• **Given task**
Turn the part of the items below that opens with the line containing "How far does the" and closes with the line containing "4. (x=17, y=431)" into a numbered list, leaving out blank lines. Include both of those lines and nothing outside them.
>>>
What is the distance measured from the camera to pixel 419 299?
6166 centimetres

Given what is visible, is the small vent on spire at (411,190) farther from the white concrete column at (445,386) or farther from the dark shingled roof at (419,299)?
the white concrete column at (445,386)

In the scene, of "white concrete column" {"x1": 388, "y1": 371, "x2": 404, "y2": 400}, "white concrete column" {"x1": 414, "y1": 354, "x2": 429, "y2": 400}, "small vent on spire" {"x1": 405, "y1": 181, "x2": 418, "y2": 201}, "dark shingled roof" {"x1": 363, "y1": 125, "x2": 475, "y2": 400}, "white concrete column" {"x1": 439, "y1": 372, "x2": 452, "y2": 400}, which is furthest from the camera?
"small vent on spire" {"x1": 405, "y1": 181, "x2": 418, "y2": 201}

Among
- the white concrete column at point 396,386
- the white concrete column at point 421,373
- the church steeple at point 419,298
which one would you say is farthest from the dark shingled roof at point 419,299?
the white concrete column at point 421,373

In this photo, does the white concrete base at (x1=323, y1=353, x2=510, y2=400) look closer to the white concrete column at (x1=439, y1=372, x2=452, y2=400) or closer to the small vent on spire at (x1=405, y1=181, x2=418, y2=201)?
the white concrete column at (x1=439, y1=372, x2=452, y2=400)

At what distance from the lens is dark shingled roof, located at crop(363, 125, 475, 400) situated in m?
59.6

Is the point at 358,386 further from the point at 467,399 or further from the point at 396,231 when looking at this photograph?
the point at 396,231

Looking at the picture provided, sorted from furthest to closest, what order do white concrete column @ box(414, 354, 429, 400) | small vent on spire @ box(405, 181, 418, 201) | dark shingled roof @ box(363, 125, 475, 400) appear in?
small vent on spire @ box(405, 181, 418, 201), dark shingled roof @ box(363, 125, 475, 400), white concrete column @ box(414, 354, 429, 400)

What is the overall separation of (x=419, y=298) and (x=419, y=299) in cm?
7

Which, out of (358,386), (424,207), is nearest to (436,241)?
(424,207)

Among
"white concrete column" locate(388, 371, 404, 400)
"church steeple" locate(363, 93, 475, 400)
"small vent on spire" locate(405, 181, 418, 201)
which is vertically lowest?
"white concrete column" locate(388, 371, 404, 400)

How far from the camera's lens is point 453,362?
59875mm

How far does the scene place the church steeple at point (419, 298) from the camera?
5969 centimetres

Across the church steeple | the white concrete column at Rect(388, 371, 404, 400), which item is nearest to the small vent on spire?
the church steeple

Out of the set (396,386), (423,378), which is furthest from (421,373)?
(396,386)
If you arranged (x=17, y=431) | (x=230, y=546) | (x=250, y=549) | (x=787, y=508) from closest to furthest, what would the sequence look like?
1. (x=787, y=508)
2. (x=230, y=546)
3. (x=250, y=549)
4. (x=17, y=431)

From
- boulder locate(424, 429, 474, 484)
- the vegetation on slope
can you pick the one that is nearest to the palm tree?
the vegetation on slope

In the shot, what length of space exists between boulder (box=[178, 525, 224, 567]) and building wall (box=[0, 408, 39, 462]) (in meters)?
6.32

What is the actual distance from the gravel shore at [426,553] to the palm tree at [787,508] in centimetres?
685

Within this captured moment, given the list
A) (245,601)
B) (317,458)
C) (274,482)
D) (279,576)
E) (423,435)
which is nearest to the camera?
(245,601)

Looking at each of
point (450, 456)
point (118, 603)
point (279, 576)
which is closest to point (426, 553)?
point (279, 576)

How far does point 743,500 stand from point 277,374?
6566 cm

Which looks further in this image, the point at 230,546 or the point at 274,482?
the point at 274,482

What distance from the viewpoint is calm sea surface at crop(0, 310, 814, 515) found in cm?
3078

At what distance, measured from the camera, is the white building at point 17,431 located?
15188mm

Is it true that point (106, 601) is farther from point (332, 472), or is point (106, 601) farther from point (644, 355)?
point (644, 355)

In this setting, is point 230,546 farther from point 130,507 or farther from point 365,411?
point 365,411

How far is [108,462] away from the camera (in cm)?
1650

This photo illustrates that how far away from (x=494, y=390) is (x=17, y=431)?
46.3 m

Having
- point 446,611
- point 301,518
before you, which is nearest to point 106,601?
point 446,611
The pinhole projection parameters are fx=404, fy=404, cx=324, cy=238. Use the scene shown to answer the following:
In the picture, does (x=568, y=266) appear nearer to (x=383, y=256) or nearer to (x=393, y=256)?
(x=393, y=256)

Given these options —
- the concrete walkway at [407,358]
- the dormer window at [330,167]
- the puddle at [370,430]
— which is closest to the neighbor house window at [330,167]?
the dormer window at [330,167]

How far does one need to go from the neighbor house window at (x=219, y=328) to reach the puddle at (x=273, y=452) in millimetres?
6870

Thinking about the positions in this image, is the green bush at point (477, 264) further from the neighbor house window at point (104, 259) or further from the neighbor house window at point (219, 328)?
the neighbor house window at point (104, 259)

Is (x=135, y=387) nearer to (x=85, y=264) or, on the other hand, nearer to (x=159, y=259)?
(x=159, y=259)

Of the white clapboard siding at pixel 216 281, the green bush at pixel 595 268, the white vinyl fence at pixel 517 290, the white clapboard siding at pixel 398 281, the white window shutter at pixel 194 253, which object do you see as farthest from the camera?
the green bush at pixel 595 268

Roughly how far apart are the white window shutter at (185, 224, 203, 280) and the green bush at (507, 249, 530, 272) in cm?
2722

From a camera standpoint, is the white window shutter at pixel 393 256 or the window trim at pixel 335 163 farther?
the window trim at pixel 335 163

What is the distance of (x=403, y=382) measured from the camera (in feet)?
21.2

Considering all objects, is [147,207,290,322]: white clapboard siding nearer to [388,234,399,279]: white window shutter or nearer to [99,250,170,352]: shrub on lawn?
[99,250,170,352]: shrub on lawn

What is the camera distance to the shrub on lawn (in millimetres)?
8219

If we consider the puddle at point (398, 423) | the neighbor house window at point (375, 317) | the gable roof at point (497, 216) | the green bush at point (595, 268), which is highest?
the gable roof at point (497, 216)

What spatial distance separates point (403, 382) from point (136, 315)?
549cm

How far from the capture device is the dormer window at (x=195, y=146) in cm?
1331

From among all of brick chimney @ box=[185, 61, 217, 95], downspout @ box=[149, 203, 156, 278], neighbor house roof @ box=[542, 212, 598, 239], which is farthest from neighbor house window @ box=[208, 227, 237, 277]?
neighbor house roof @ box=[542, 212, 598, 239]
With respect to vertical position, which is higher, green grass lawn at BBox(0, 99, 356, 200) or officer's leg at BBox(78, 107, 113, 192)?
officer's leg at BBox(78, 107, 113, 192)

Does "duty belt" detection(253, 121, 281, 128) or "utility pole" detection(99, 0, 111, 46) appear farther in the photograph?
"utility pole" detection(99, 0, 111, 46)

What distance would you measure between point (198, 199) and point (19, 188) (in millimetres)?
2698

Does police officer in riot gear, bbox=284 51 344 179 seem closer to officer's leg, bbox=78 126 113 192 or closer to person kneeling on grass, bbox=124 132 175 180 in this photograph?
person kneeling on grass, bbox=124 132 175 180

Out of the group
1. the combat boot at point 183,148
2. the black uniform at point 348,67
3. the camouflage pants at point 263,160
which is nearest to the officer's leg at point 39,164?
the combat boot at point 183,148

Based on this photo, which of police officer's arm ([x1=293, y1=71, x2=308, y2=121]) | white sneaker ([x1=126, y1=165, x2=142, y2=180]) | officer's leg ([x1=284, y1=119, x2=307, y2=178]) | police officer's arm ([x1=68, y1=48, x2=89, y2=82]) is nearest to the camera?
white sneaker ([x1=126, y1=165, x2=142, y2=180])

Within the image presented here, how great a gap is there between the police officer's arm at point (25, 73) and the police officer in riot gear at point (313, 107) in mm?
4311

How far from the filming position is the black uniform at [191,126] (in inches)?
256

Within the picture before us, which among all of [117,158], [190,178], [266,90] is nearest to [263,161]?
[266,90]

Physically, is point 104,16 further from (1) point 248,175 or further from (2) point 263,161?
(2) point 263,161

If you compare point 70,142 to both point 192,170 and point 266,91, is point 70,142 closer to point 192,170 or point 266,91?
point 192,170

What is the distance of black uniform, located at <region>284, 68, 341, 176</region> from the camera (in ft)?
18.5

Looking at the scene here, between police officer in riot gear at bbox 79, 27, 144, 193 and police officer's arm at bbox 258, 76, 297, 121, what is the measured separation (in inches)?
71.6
<<<
• **Exercise output**
1. How far does the scene place the church steeple at point (419, 298) from the camera?
2. 5969 centimetres
3. Across the church steeple | the white concrete column at Rect(388, 371, 404, 400), which item is nearest to the small vent on spire?
4. the church steeple
5. Out of the set (396,386), (423,378), which is furthest from (421,373)?
6. (396,386)
7. If you arranged (x=17, y=431) | (x=230, y=546) | (x=250, y=549) | (x=787, y=508) from closest to furthest, what would the sequence look like?
8. 1. (x=787, y=508)
9. 2. (x=230, y=546)
10. 3. (x=250, y=549)
11. 4. (x=17, y=431)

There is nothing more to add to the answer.